Just wondering if anyone has planted buckwheat just for the honey. I've been offered the use of two small fields, 4 acres and 2 acres, and can move hives near them. The seed runs about $28/50lbs., which is good for an acre. The plan is to plant in about two weeks, which should give it time to bloom, re-seed itself, and bloom again before frost.


----------



## Michael Bush (Aug 2, 2002)

I have. It especially does well in a drought. If you stagger planting and plow it under for seed you can get a constant supply of blooms from spring to fall. I'm not sure how much of my honey was buckwheat, but it kept them from starving in the dry summer.


----------



## cochran500 (May 20, 2003)

I planted about an acre as well. The girls are working it now. Not enough to make any honey but just to give the girls something to do this summer. I was hoping to get about 3 crops out of mine.

Marty


----------



## Danny From West Tn (Apr 1, 2004)

Please explain a little about buckwheat.
I have some seed ordered that I will sow in a few days. At what stage do you plow it under that it will reseed itself? Will it come back in the spring?


----------



## Michael Bush (Aug 2, 2002)

If you want it to come back you have to wait until it goes to seed and then plow it under.

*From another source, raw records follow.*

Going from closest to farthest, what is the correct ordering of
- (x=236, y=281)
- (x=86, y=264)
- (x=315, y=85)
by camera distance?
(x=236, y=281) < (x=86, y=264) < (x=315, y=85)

I don't think it will come back in the spring here because a hard freeze will kill it, but in the deep south it might.


----------



## dcross (Jan 20, 2003)

Found a farmer who used to grow it here, he had trouble with it volunteering in the following year's crop. Not sure if it was enough to make a difference for bees or just a nuisance for crop production though.


----------



## Michael Bush (Aug 2, 2002)

I suppose it depends on if you get a late freeze if you get a lot of volunteers.


----------